▶ Source text
◆ ◆ ◆ ◆ ◆

# Dizzy Brit lass needs some help



## sexymumma (Oct 12, 2010)

I have been asked to get a quoat for some iron transfers of the company's logo that I work for.

Approx for up to 100.

I need the transfers to stand out on black t.shirts/shirts so are unsure how to make the logo stand out, I presume as our logo is black and gold it would be all gold however I am keen on any advice. 

I have been surching google for ages and just keep getting this special paper I can print onto but thats not what my boss wants so if anyone out there knows where I should go can you let me know.

Thank you for your timeand sorry if I sound a bit dim


----------



## Corel Whisperer (Sep 1, 2010)

Can you post what the logo looks like to help you with suggestions!


----------



## sexymumma (Oct 12, 2010)

I have up loaded the logo, oh thank you for your help....


----------



## Corel Whisperer (Sep 1, 2010)

I don't see it being displayed, do you? can you try again?


----------



## sexymumma (Oct 12, 2010)

◆ ◆ ◆ ◆ ◆

▶ Recorded data

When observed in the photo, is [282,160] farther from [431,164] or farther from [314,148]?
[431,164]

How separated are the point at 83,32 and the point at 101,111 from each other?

◆ ◆ ◆ ◆ ◆

▶ Aim A
In the forum thread about iron-on logo transfers, what two colors make up the company's logo?
▶ Aim B
Extend the forum thread about iron-on logo transfers from the point where it stops.

▶ Result A
Black and gold.

▶ Result B
I loaded up a couple of images in my phofile in an album

sorry I only have the image on my dest top so couldn't figure out how to do it any other way

did I mention I am a bit dizzy


----------



## Corel Whisperer (Sep 1, 2010)

And they want this on black shirts? What type of equipment do you have now? Depending on what you have you may want to post this under the Graphics section to get more help and suggestions.


----------



## MotoskinGraphix (Apr 28, 2006)

You need plastisol transfers and you are gold.


----------



## sexymumma (Oct 12, 2010)

ok great
I will post in the graffic section.

thank you for all your help


----------



## wormil (Jan 7, 2008)

If you check the post stickied at the top of the forum there are British transfer companies there.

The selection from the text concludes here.